Abstract

Intralesional corticosteroid injections are frequently used off-label treatments for noncicatricial and cicatricial alopecias. These diseases are frequently associated with underlying systemic disease and devastating effects on patients’ quality of life and self-esteem. Despite this, obtaining insurance coverage for medical treatments may be a challenge in some cases. The purpose of this study was to investigate unpaid insurance claims for visits involving the use of intralesional corticosteroid injections in those with alopecia areata and lichen planopilaris at one academic health center. The University of Minnesota adult medical dermatology clinics billing data from fiscal years June 2018-December 2020 was searched for the following diagnostic and injection codes: alopecia areata, unspecified (ICD-9 L63.9), lichen planopilaris (ICD-9 L66.1), injections into skin lesions (CPT 11900), and added skin lesions injection (CPT 11901). 919 bundled claims were identified, and 40 insurance claims were unpaid (4.3%). The 40 unpaid insurance claims amongst specific diagnosis codes include: alopecia areata, unspecified 26/604 (4.3%), and lichen planopilaris 14/315 (4.4%).
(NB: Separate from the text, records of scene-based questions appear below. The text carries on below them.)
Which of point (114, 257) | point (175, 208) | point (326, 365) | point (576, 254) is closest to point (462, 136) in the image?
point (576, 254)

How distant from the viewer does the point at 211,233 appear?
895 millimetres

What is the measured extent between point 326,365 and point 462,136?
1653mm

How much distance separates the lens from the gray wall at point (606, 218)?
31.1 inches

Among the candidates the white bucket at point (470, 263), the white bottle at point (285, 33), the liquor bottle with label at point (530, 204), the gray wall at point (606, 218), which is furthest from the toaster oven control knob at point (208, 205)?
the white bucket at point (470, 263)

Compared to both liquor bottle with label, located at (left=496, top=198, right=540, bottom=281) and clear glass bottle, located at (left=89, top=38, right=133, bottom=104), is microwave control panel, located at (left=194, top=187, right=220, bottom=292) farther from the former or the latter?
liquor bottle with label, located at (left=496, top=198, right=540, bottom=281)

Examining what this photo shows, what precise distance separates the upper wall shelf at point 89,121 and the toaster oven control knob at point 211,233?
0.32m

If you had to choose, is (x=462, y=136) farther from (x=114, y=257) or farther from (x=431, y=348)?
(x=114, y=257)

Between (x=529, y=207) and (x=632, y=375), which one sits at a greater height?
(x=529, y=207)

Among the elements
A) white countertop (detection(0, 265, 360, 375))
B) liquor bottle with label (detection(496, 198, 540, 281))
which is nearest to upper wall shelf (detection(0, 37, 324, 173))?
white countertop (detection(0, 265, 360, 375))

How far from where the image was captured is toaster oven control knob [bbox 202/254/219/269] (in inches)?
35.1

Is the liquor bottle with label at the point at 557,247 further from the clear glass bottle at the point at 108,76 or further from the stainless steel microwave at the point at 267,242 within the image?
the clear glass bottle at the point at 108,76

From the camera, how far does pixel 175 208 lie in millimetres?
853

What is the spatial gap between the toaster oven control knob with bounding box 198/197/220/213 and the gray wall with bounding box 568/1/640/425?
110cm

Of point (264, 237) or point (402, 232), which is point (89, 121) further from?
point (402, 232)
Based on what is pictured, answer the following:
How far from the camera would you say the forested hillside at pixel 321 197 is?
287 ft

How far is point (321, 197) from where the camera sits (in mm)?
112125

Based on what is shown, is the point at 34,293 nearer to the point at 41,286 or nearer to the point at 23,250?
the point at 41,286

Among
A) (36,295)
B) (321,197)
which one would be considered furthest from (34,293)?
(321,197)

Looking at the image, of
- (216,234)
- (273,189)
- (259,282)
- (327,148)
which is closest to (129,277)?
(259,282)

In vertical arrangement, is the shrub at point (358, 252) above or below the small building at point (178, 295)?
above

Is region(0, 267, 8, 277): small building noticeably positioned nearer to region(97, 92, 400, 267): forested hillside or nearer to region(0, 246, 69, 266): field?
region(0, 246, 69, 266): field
The 40 unpaid insurance claims by CPT codes include: 11900, 5/154 (3.2%) and 11901, 35/765 (4.6%). Upon review of our data, 4.3% of bundled insurance claims were unpaid. This suggests that intralesional corticosteroid injection coverage for patients with alopecia remains a challenge for a small group of patients. One limitation of this study was the inability to unbundle payments amongst paid claims. Therefore, unpaid insurance claims may remain undetected for intralesional corticosteroid injections amongst the bundled payments. Additional research is needed to break down bundled payments and assess for injection coverage.